Lights...Camera...Action!
- Manufacturer: Gottlieb
- Release date: December 1989
- Design: Jon Norris
- Artwork: Constantino Mitchell, Brian R. Johnson, Jeanine Mitchell
- Sound: Dave Zabriskie
- Production run: 1,708

= Lights...Camera...Action! (pinball) =

1989 pinball machine

Lights...Camera...Action! is a pinball machine designed by Jon Norris and released by Gottlieb in 1989. The game features a movie making theme.

==Description==
This is the first of Jon Norris' designs to use a timed mode feature.

The game uses two 20-digit alpha numeric displays. John Borg designed one of the devices on this machine, and recorded one of the voices.

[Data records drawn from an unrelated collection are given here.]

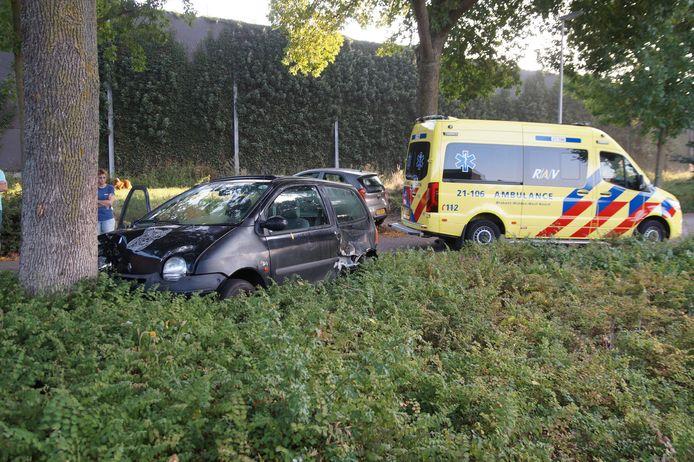 Auto botst tegen boom in Vlijmen.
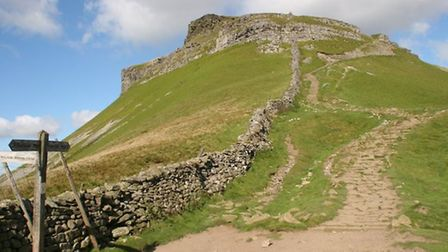 Pen-Y-Ghent by Terry Fletcher
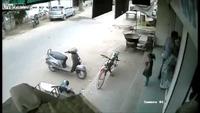 Lý do nên rút chìa khóa xe máy khi có trẻ em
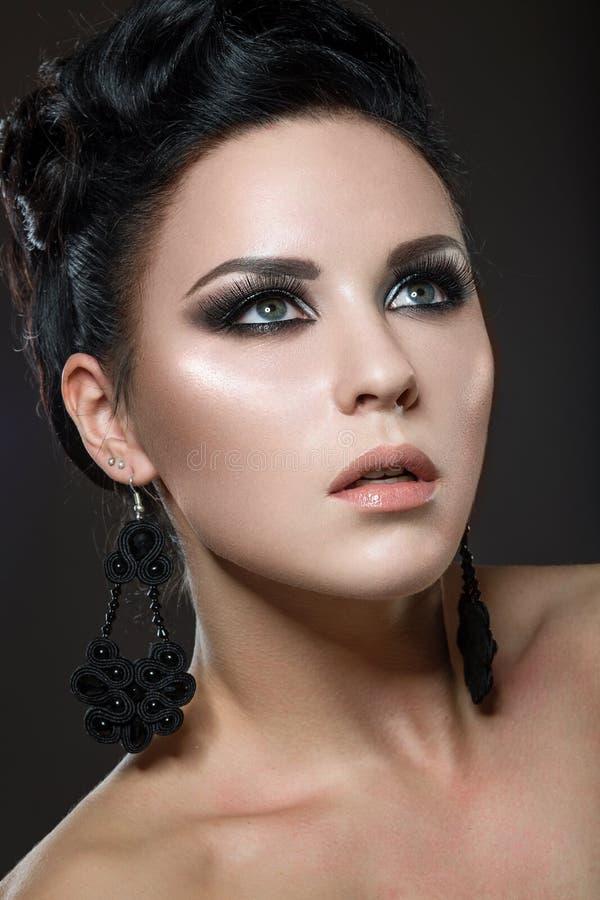 Mooie donkerbruine vrouw met perfecte huid en han royalty-vrije stock foto's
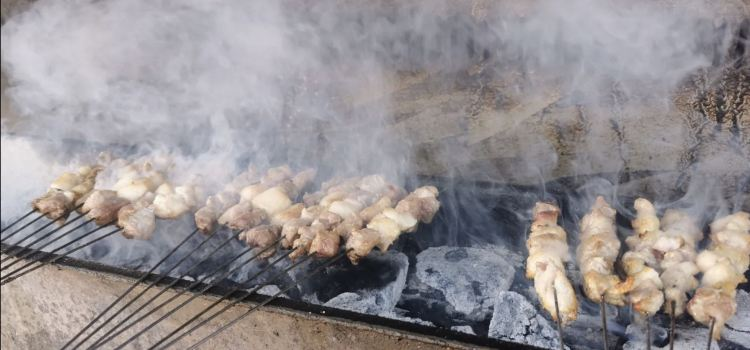 春旺特色土火鍋燒烤春旺串串燒烤料理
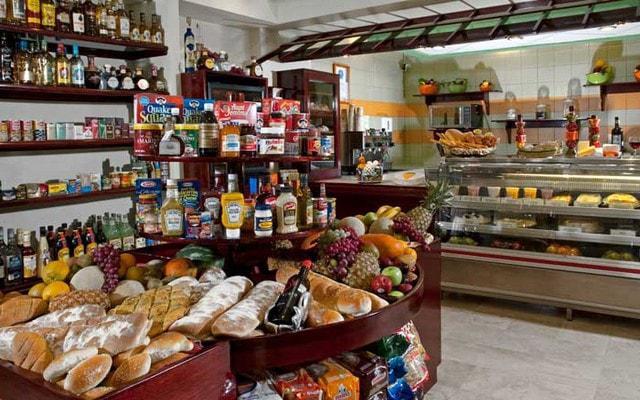 Hotel Pueblo Bonito Mazatlán, en el Deli podrás adquirir tus propios alimentos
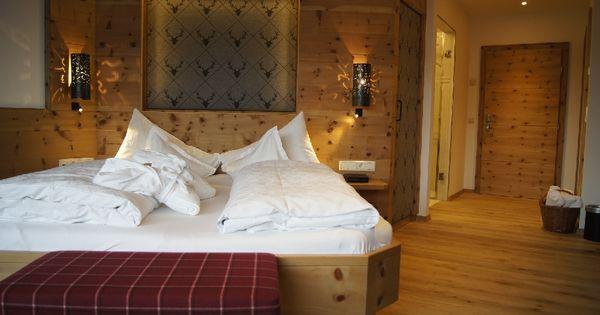 zimmer zirbe im modernen alpinen stil mit tollem geruch nach zirbenholz impressionen romantik. Black Bedroom Furniture Sets. Home Design Ideas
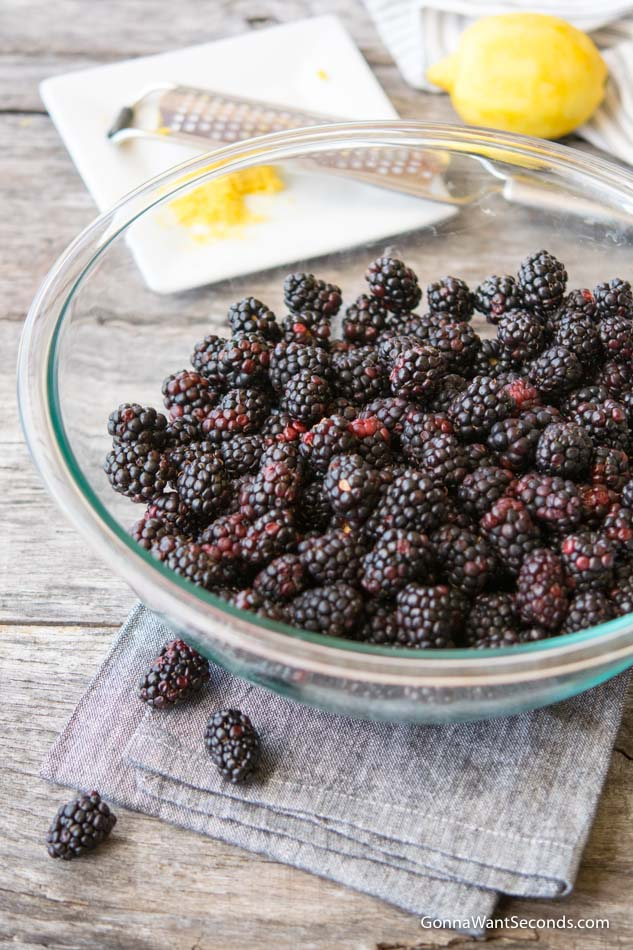 Fresh Blackberries in a clear glass bowl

There are five movie scenes which need to be completed - the gunfight scene, the multiball scene, the stair scene, the jackpot scene, and the stunt scene.

Lights...Camera...Action! was pinball’s first mode based game. It is based on Gottlieb's system 3, since system 80B could not handle its demands. The design was originally a card game. The spinner draw card feature was retained, but the rest of the pinball machine rules were adapted from the cancelled pinball machine Red Alert.

The pinball machine has a mechanical backbox animation in which handguns raised in a draw. The mode starts when the ball falls into the top hole. The player has to press the right flipper to beat the villain. At the top of the backbox are colored floodlights. The upper left of the playfield contains a rotating mini-playfield.

In multiplayer games there is a "catch-up" score feature which increases the scores of players at the end of each ball.

==Digital versions==
Lights...Camera...Action! released as a licensed table of The Pinball Arcade on several platforms in 2014.